Technical sciences/uniri young scientists projects 2022

Water is one of the most precious resources for the human population and could easily become scarce with the emergence of climate change phenomena which is greatly affecting the world. Preventing and reducing water losses and general preservation of water should be a priority in order to ensure that it doesn't become a scarce resource as it plays a vital role in both the human life and within a country‘s economic development. Water losses in urban water distribution networks are a common occurrence which are usually caused by worn out pipes, corrosion, high pressure, water hammers etc.

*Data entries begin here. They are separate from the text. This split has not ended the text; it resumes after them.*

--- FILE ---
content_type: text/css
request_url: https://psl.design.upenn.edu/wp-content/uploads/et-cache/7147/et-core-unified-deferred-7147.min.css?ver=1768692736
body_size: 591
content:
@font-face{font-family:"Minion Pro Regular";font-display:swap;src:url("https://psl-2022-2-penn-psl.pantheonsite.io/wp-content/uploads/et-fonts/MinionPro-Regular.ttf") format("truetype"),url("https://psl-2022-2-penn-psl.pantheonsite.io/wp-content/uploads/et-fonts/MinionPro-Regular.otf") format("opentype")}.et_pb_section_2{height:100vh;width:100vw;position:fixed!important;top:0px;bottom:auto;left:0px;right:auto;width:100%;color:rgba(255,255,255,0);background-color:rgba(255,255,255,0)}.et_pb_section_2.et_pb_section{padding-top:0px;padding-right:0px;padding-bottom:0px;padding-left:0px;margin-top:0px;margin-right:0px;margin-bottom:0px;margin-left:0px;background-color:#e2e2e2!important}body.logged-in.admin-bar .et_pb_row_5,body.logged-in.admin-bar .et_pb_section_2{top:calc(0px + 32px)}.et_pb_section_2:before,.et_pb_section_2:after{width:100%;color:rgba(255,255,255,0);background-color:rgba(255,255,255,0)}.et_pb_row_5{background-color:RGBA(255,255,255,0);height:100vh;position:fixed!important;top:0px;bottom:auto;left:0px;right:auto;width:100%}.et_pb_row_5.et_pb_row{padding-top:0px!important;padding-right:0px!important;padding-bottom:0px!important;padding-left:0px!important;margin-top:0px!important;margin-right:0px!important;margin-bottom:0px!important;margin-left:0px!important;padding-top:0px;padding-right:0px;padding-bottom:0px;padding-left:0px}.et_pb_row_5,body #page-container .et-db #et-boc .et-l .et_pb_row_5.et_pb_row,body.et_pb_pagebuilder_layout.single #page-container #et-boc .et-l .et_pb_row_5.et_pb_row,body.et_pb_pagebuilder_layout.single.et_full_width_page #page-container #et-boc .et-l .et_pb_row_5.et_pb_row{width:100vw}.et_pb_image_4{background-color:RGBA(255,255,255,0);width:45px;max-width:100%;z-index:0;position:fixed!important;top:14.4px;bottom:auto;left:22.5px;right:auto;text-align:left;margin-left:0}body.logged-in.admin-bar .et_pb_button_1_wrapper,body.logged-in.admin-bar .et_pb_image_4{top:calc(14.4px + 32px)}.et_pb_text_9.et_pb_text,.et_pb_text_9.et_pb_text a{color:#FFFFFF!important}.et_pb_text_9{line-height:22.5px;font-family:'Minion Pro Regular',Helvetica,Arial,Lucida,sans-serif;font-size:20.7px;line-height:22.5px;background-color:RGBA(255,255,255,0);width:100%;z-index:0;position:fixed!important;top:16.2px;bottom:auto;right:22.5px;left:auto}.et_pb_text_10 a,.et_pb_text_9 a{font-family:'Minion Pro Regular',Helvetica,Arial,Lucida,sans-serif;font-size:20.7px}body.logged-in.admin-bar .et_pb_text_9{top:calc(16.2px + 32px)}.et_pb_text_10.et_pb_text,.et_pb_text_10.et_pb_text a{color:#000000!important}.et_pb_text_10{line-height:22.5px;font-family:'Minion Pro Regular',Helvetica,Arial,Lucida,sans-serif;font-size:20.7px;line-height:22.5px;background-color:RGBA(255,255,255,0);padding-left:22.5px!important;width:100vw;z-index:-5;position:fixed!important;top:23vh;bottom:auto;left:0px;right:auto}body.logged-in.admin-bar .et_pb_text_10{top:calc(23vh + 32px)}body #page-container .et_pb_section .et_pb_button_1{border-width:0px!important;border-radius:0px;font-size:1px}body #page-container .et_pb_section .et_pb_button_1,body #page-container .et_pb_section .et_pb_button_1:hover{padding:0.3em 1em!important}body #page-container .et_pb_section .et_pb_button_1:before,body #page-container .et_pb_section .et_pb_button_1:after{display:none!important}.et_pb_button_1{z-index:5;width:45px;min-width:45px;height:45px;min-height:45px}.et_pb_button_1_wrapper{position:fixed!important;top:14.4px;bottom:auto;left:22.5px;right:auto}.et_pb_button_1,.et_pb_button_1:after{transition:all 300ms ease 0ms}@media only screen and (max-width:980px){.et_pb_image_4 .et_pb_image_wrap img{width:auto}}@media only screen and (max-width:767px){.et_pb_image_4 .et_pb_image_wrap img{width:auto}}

It is extremely important to detect and localize a leakage location in a water distribution network in order to stop it and remediate the damage. Within this project, we propose a data-driven methodology for leak detection and localization which is based on artificial intelligence, more specifically, a hybrid of machine learning and swarm intelligence optimization algorithms. Data-driven methodology such as machine learning has been proven to work well on water distribution network related problems such as leak localization and contamination source detection, however, the approach still suffers from a lack of robustness. To improve on this, it is essential to create a hybrid approach which uses machine learning methods to detect anomalies such as leaks and optimization algorithms in order to localize the leaks in a water distribution network. This hybrid methodology will be implemented on the BURA supercomputer of the University of Rijeka in order to maximize the computational efficiency and increase the robustness. The leak scenario data will be generated using the previously validated water distribution network hydraulic simulator. Finally, the proposed methodology will be investigated on real data obtained from the Water supply and sanitation department of the city of Rijeka.